Para adaptar la disparatada novela de Jonas Jonasson, la película de Felix Herngren elige discurrir por la senda de la insensatez. Mientras el material literario contaba las peripecias de un anciano que recuerda cómo ha participado de los grandes acontecimientos del siglo XX, el film pretende poner en escena su inocua estructura en capítulos de manera literal, directa, sin haber pasado por el tamiz del discurso cinematográfico. La cámara se sitúa delante de los actores de manera sistemática a partir de una puesta en escena rutinaria, como si estuviese ausente de todo ánimo narrativo.
Lo que en el medio literario puede resultar divertido, ligero y desenfadado, queda aquí ilustrado como sucesión de sketches de una gratuidad cuestionable (y de una ausencia de autenticidad preocupante, aunque quizá en la caricatura exagerada se pretenda depositar otro de sus divertimentos). De modo que el resultado está lejos de constituir una película con identidad propia, de imágenes poderosas o de discursos personales, sino más bien de un homenaje al éxito cosechado por las ideas de un libro.
Lo cierto es que, atendiendo al material puramente cinematográfico y evitando ejercicios comparativos con la procedencia del relato, los recuerdos de la vida pasada del anciano sirven como tapadera, como agujero con el que distraer de la vacuidad del relato que tiene lugar en el presente, sostenido en torno a lo absurdo y a un sentido del humor peligrosamente condescendiente. Ese humor deviene en vulgaridad, un proceso que posiblemente sea lo más peligroso de la película, y a partir de esa vulgaridad la película se asienta en una posición acomodada en la que la incapacidad de insuflar energía al relato se disfraza de tiempos muertos y de risas fáciles.

DATOS REGISTRADOS:
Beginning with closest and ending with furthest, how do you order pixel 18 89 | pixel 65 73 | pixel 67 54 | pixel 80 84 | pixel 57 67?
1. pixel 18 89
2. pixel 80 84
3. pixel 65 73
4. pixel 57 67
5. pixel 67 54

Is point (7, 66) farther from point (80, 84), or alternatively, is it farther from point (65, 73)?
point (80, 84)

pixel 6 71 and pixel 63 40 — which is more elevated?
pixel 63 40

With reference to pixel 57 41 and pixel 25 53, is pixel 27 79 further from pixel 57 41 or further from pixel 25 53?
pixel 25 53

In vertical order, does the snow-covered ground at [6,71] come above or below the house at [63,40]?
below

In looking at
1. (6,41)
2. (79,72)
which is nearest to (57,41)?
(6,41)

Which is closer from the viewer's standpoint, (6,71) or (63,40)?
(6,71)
...
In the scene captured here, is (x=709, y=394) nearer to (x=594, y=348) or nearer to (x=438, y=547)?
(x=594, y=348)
...
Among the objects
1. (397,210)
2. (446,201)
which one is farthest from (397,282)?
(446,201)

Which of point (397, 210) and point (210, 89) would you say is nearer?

EJERCICIOS PROPUESTOS:
a - Responde a estas preguntas según la reseña cinematográfica:
(i) ¿Quién dirige la película?
(ii) ¿Cómo queda ilustrado en el film lo que en el medio literario puede resultar divertido, ligero y desenfadado?
(iii) ¿En qué deviene el humor de la película?
b - Continúa la reseña cinematográfica con un párrafo que siga a su última oración.

SOLUCIONES:
a -
(i) Felix Herngren.
(ii) Como sucesión de sketches de una gratuidad cuestionable.
(iii) En vulgaridad.

b -
El abuelo que saltó por la ventana y se largó confía, quizá demasiado, en la complicidad del espectador que reconoce los hechos históricos, que disfruta con la reescritura y que comparte simpatías por las travesuras de este improbable barón de Münchausen. Pero lo cierto es que sus mecanismos, además de acercarse a una simpleza casi ofensiva, pretende celebrarse a sí misma como la quintaesencia del entretenimiento inteligente. Hablamos de recursos que ya había puesto en escena la celebérrima Forrest Gump (Robert Zemeckis, 1994) que, por cierto, conviene recordar que fue realizada veinte años antes de lo que propone ahora el film de Herngren.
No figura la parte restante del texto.